Renfred Dazel
- Full name: Renfred Leroy Dazel
- Born: 4 May 1981 (age 44)
- School: Paulus Joubert Secondary

Rugby union career

Provincial / State sides
- Years: Team / Apps / (Points)
- 2003–09: Boland Cavaliers

National sevens team
- Years: Team /  / Comps
- 2005–12: South Africa
- Medal record
Men's rugby sevens
Representing South Africa
World Games
| Silver medal – second place | 2005 Duisburg | Team competition |
| Bronze medal – third place | 2009 Kaohsiung | Team competition |
Commonwealth Games
| Bronze medal – third place | 2010 Delhi | Team competition |

= Renfred Dazel =

South African rugby union player

Renfred Leroy Dazel (born 4 May 1981) is a South African rugby union coach and former player.

==Biography==
Raised in Paarl, Dazel was educated at Paulus Joubert Secondary School.

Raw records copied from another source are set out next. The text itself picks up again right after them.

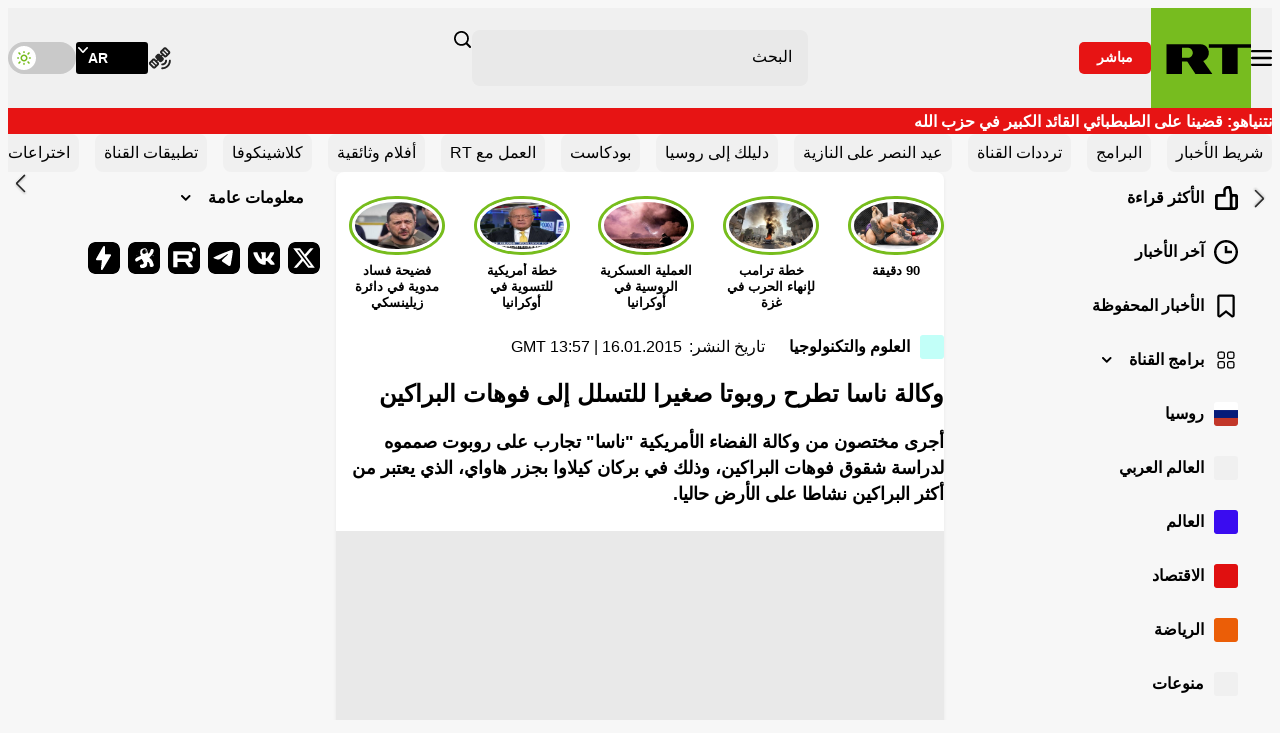

--- FILE ---
content_type: application/javascript; charset=utf-8
request_url: https://arabic.rt.com/static/projects/assets/js/933.789cd8d7.js
body_size: 2194
content:
(self.webpackChunkrtarabic=self.webpackChunkrtarabic||[]).push([[206,518,903,910,933,995],{1995:function(t,e){"use strict";e.default=class{constructor(t=null){this.rootElement=t,this.getData=this.getData.bind(this),this.init=this.init.bind(this)}getData(){return JSON.parse(localStorage.getItem("bookmarks"))||[]}init(){const t={id:this.rootElement.dataset.publicid,href:this.rootElement.dataset.href};this.getData().findIndex((e=>e.id===t.id))>-1&&this.rootElement.classList.add("bookmark--booked"),this.rootElement.addEventListener("click",(e=>{e.stopPropagation();const i=this.getData(),s=this.getData().findIndex((e=>e.id===t.id));s>-1?(this.rootElement.classList.remove("bookmark--booked"),i.splice(s,1)):(this.rootElement.classList.add("bookmark--booked"),i.push({...t})),localStorage.setItem("bookmarks",JSON.stringify(i))}))}}},8793:function(t,e,i){"use strict";var s=i(9206),n=i(5903),a=i(1995),o=i(3910),r=i(9292);e.default=class{constructor(t=null){this.rootElement=t,this.viewsNumber=null,this.handelMainVideosInit=this.handelMainVideosInit.bind(this),this.handelShareInit=this.handelShareInit.bind(this),this.handelShortlinkInit=this.handelShortlinkInit.bind(this),this.handelBookmrakInit=this.handelBookmarkInit.bind(this),this.handelViewsInit=this.handelViewsInit.bind(this),this.prepareArticle=this.prepareArticle.bind(this),this.init=this.init.bind(this)}handelMainVideosInit(){const t=Array.from(this.rootElement.querySelectorAll(".main-video"));t.length>0&&t.forEach((t=>{(new r.default).init(t)}))}handelShareInit(){new o.default(this.rootElement.querySelector(".share-block")).init()}handelShortlinkInit(){new s.default(this.rootElement.querySelector(".short-link")).init()}handelBookmarkInit(){new a.default(this.rootElement.querySelector(".bookmark")).init()}handelViewsInit(){const t=new n.default(Array.from(this.rootElement.querySelectorAll(".views-number")));t.init(),t.postView()}prepareArticle(){this.handelMainVideosInit(),this.handelShareInit(),this.handelShortlinkInit(),!0===this.rootElement.parentElement.classList.contains("main-container__block--main-article")&&(this.handelBookmarkInit(),this.handelViewsInit())}init(){null!==this.rootElement&&this.prepareArticle()}}},9292:function(t,e,i){"use strict";var s=i(3127),n=(i(6473),i(644),i(9230));s.default.addLanguage("ar",n);e.default=class{constructor(){this.rootElement=null,this.player=null,this.prepareVideo=this.prepareVideo.bind(this),this.init=this.init.bind(this)}prepareVideo(){const t=this.rootElement.dataset.src,e=this.rootElement.dataset.type,i=this.rootElement.dataset.autoplay,n="true"===this.rootElement.dataset.controls,a=this.rootElement.querySelector(".main-video__play-button"),o=this.rootElement.querySelector("img"),r=()=>{const r=document.createElement("div");r.classList.add("main-video__content"),r.innerHTML=`<video class="main-video__player video-js" poster="${o.dataset.src||""}" preload="auto" controls="${n}" playsinline>\n        ${"live"===e?`<source src="${t}" type="application/x-mpegURL">`:""}\n        ${"video"===e?`<source src="${t}" type="video/mp4">`:""}\n      </video>`;const l=r.querySelector("video");this.rootElement.appendChild(r);const h={language:"ar",autoplay:!0,muted:"true"===i,liveui:"live"===e,withCredentials:!1,nativeControlsForTouch:!1,bigPlayButton:!1,playbackRates:[.5,1,1.5,2],controls:n,controlBar:{skipButtons:{forward:10,backward:10}},userActions:{hotkeys:{fullscreenKey(){}}},html5:{nativeAudioTracks:s.default.browser.IS_ANY_SAFARI&&s.default.browser.IS_IOS,nativeVideoTracks:!1,nativeTextTracks:!1,vhs:{overrideNative:!(s.default.browser.IS_ANY_SAFARI&&s.default.browser.IS_IOS)}}};this.player=(0,s.default)(l,h),"live"===e&&this.player.hlsQualitySelector({displayCurrentQuality:!0}),this.player.qualityLevels().on("addqualitylevel",(t=>{const e=t.qualityLevel;void 0===e.height&&this.player.qualityLevels().removeQualityLevel(e)})),this.player.on("play",(()=>{window.ga&&ga("send","event","JWPLAYER-GA","CLICK PLAY",location.href),window.gtag&&gtag("event","Play-click",{url:location.href})})),this.player.on("pause",(()=>{window.ga&&ga("send","event","JWPLAYER-GA","CLICK PAUSE",location.href)})),this.player.on("ended",(()=>{window.ga&&ga("send","event","JWPLAYER-GA","COMPLETE",location.href)})),this.player.on("touchstart",(t=>{"VIDEO"===t.target.nodeName&&(this.player.paused()?this.player.play():this.player.pause())})),a.classList.add("main-video__play-button--toggled")};"true"===i&&r(),a.addEventListener("click",(()=>{r()}),{once:!0})}init(t){this.rootElement=t,null!==this.rootElement&&this.prepareVideo()}}},3910:function(t,e,i){"use strict";var s=i(4582),n=i(6046);e.default=class{constructor(t=null){this.rootElement=t,this.shareActive=!1,this.handelShareTogglerClick=this.handelShareTogglerClick.bind(this),this.init=this.init.bind(this)}async handelShareTogglerClick(t,e,i){if(window.innerWidth<s.cO&&navigator.share){const t={title:i,url:e};this.shareActive=!0,n.A.handelStoriesPause(this.shareActive);try{await navigator.share(t)}catch(t){console.log(t)}this.shareActive=!1,n.A.handelStoriesPause(this.shareActive)}else t.classList.toggle("share-block__toggler--active"),this.shareActive=!this.shareActive,n.A.handelStoriesPause(this.shareActive)}init(){if(null===this.rootElement)return;const t=this.rootElement.querySelector(".share-block__toggler"),e=this.rootElement.dataset.link,i=this.rootElement.dataset.title;t.addEventListener("click",(s=>{s.stopPropagation(),this.handelShareTogglerClick(t,e,i)})),window.addEventListener("click",(e=>{!0===this.shareActive&&!1===this.rootElement.contains(e.target)&&(t.classList.remove("share-block__toggler--active"),this.shareActive=!1)})),window.addEventListener("keydown",(e=>{!0!==this.shareActive||e.keyCode!==s.Kj&&"Escape"!==e.key||(t.classList.remove("share-block__toggler--active"),this.shareActive=!1)})),window.addEventListener("resize",(()=>{!0===this.shareActive&&window.innerWidth<s.cO&&(t.classList.remove("share-block__toggler--active"),this.shareActive=!1)}),{passive:!0})}}},9206:function(t,e){"use strict";e.default=class{constructor(t=null){this.rootElement=t,this.init=this.init.bind(this)}init(){if(null===this.rootElement)return;const t=this.rootElement.dataset.value||"";this.rootElement.addEventListener("click",(async()=>{try{await navigator.clipboard.writeText(t)}catch(t){console.log(t)}}))}}},5903:function(t,e){"use strict";e.default=class{constructor(t=[]){this.rootElements=t,this.data={},this.ids=[],this.postView=this.postView.bind(this),this.getViews=this.getViews.bind(this),this.init=this.init.bind(this)}async postView(){if(window.CounterEye?.writeView)try{await fetch(window.CounterEye.writeView.url,{method:"POST",headers:{"Content-Type":"application/x-www-form-urlencoded"},body:"doc="+window.CounterEye.writeView.publicId})}catch(t){console.log(t)}}async getViews(){try{let t=await fetch(`${window.location.origin}/nbc-stats/${this.ids.join("-")}/total`);t=await t.json(),Object.keys(t.stats).forEach((e=>{this.data[e]&&(this.data[e].textContent=t.stats[e])}))}catch(t){console.log(t)}}init(){this.ids=[],this.data={},0!==this.rootElements.length&&(this.rootElements.forEach((t=>{this.data[t.dataset.id]=t,this.ids.push(t.dataset.id)})),this.getViews())}}},4582:function(t,e,i){"use strict";i.d(e,{Kj:function(){return s},L$:function(){return a},cO:function(){return n}});const s="27",n=1024,a="6LcGbQIaAAAAAGjRH3tfwXhpoGP-KrbUCAt9zLRR"},4357:function(){}}]);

Dazel competed in the Currie Cup for the Boland Cavaliers and played on the South Africa national rugby sevens team from 2005 to 2012. He represented South Africa at two Commonwealth Games, won a IRB Sevens World Series title in 2008–09 and was one of the nominees for the 2009 IRB Men's Sevens Player of the Year.

After retiring as a player, Dazel made the transition into coaching. He was appointed full-time coach of the South Africa women's national rugby sevens team in 2023, having previously held the role from 2013 to 2017.